Re: The future of NetBSD by Charles M. Hannum

2006-09-02 Thread Bill Hacker

Jonathon McKitrick wrote:


I'm starting to imagine the size of the Lisp image I could run on a cluster
like the kind being discussed ;-)

Jonathon McKitrick
--
My other computer is your Windows box.


Go and wath out your mouth with thoap!

;-)

Bill



Re: The future of NetBSD by Charles M. Hannum

2006-09-02 Thread Bill Hacker

Matthew Dillon wrote:


:On Thu, Aug 31, 2006 at 09:58:59AM -0700, Matthew Dillon wrote:
:: that 75% of the interest in our project has nothing to do with my
:: project goals but instead are directly associated with work being done
:: by our relatively small community.  I truely appreciate that effort
:: because it allows me to focus on the part that is most near and dear
:: to my own heart.
:
:Big question: after all the work that will go into the clustering, other than
:scientific research, what will the average user be able to use such advanced
:capability for?
:
:Jonathon McKitrick

I held off answering because I became quite interested in what others
thought the clustering would be used for.

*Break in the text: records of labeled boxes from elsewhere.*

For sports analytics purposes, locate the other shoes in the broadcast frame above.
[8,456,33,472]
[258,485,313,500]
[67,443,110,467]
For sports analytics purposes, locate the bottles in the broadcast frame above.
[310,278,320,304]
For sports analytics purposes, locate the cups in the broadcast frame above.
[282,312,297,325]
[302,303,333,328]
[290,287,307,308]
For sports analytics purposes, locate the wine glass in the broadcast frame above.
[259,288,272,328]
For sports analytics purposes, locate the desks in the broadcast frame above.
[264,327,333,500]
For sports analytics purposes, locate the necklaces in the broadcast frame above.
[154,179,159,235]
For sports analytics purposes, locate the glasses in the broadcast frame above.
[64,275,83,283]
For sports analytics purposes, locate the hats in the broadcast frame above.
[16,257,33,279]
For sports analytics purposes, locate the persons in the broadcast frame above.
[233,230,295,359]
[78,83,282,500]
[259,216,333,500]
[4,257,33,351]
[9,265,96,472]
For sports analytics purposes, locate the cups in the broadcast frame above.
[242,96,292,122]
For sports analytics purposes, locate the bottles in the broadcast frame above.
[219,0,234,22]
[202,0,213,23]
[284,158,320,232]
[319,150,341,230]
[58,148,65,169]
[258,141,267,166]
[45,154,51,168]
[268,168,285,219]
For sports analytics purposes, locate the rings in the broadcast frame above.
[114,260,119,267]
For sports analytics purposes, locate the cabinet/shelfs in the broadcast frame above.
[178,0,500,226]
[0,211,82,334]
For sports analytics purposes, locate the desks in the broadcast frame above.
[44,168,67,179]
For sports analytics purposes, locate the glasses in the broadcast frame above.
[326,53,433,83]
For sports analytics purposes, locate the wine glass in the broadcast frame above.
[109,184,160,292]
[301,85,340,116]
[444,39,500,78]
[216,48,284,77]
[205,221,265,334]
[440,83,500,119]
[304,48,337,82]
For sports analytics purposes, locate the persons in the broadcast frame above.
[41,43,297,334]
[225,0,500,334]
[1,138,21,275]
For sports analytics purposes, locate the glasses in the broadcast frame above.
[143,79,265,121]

Lets take a big, big step back and look at what the clustering means
from a practical standpoint.

There are really two situations involved here.  First, we certainly
can allow you to say 'hey, I am going to take down machine A for
maintainance', giving the kernel the time to migrate all
resources off of machine A.

But being able to flip the power switch on machine A without warning,
or otherwise have a machine fail unexpectedly, is another ball of wax
entirely.  There are only a few ways to cope with such an event:

(1) Processes with inaccessible data are killed.  High level programs
such as 'make' would have to be made aware of this possibility,
process the correct error code, and restart the killed children
(e.g. compiles and such).

In this scenario, only a few programs would have to be made aware
of this type of failure in order to reap large benefits from a
	big cluster, such as the ability to do massively parallel 
	compiles or graphics or other restartable things.


(2) You take a snapshot every once in a while and if a process fails
on one machine you recover an earlier version of it on another
(including rolling back any file modifications that were made).

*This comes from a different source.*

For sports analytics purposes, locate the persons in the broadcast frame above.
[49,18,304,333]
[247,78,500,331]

(3) You run the cpu context in tandem on multiple machines so if one
machine fails another can take over without a break.  This is
really an extension of the rollback mechanism, but with additional
requirements and it is particularly difficult to accomplish with
a threaded program where there may be direct memory interactions
between threads.

	Tandem operation is possible with non-threaded programs but all 
	I/O interactions would have to be synchronization points (and thus

performance would suffer).  Threaded programs would have to be
aware of the tandem operation, or else we make writing to memory
a synchronization point too (and even then I am not convinced it
is possible to keep two wholely duplicate copies of the program
operating in tandem).

Needless to say, a fully redundant system is very, very complex.   My
2-year goal is NOT to achieve #3.  It is to achieve #1 and also have the
ability to say 'hey, I'm taking machine BLAH down for maintainance,
migrate all the running contexts and related resources off of it please'.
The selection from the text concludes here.